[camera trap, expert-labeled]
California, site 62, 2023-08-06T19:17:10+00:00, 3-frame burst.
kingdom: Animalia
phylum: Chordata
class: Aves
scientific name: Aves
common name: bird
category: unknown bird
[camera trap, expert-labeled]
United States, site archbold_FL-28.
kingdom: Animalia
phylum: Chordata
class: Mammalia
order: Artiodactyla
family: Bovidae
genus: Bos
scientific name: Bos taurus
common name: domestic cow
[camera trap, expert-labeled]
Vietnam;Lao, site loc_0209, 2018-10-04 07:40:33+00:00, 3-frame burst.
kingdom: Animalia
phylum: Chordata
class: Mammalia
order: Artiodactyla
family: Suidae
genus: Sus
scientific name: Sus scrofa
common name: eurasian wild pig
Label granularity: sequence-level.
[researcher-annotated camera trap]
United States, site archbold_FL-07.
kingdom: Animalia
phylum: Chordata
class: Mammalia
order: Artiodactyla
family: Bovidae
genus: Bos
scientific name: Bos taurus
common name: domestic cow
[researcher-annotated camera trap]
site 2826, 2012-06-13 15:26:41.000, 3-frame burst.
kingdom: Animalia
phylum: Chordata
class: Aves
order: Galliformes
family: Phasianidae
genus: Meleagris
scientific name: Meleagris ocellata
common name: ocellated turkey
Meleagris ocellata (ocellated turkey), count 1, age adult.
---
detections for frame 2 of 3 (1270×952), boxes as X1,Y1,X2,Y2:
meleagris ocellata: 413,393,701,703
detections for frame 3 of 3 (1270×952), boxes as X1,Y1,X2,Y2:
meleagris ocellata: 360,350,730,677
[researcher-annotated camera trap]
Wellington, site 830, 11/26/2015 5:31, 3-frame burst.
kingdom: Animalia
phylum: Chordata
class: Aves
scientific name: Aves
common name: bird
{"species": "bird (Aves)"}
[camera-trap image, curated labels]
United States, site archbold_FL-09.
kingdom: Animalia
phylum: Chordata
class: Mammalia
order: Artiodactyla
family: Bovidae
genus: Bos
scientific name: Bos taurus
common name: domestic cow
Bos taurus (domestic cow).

### What is expected
Output the records in full, keeping them exactly as they are.

### Written solution
[camera trap, expert-labeled]
California, site 62, 2023-08-06T19:17:10+00:00, 3-frame burst.
kingdom: Animalia
phylum: Chordata
class: Aves
scientific name: Aves
common name: bird
category: unknown bird
[camera trap, expert-labeled]
United States, site archbold_FL-28.
kingdom: Animalia
phylum: Chordata
class: Mammalia
order: Artiodactyla
family: Bovidae
genus: Bos
scientific name: Bos taurus
common name: domestic cow
[camera trap, expert-labeled]
Vietnam;Lao, site loc_0209, 2018-10-04 07:40:33+00:00, 3-frame burst.
kingdom: Animalia
phylum: Chordata
class: Mammalia
order: Artiodactyla
family: Suidae
genus: Sus
scientific name: Sus scrofa
common name: eurasian wild pig
Label granularity: sequence-level.
[researcher-annotated camera trap]
United States, site archbold_FL-07.
kingdom: Animalia
phylum: Chordata
class: Mammalia
order: Artiodactyla
family: Bovidae
genus: Bos
scientific name: Bos taurus
common name: domestic cow
[researcher-annotated camera trap]
site 2826, 2012-06-13 15:26:41.000, 3-frame burst.
kingdom: Animalia
phylum: Chordata
class: Aves
order: Galliformes
family: Phasianidae
genus: Meleagris
scientific name: Meleagris ocellata
common name: ocellated turkey
Meleagris ocellata (ocellated turkey), count 1, age adult.
---
detections for frame 2 of 3 (1270×952), boxes as X1,Y1,X2,Y2:
meleagris ocellata: 413,393,701,703
detections for frame 3 of 3 (1270×952), boxes as X1,Y1,X2,Y2:
meleagris ocellata: 360,350,730,677
[researcher-annotated camera trap]
Wellington, site 830, 11/26/2015 5:31, 3-frame burst.
kingdom: Animalia
phylum: Chordata
class: Aves
scientific name: Aves
common name: bird
{"species": "bird (Aves)"}
[camera-trap image, curated labels]
United States, site archbold_FL-09.
kingdom: Animalia
phylum: Chordata
class: Mammalia
order: Artiodactyla
family: Bovidae
genus: Bos
scientific name: Bos taurus
common name: domestic cow
Bos taurus (domestic cow).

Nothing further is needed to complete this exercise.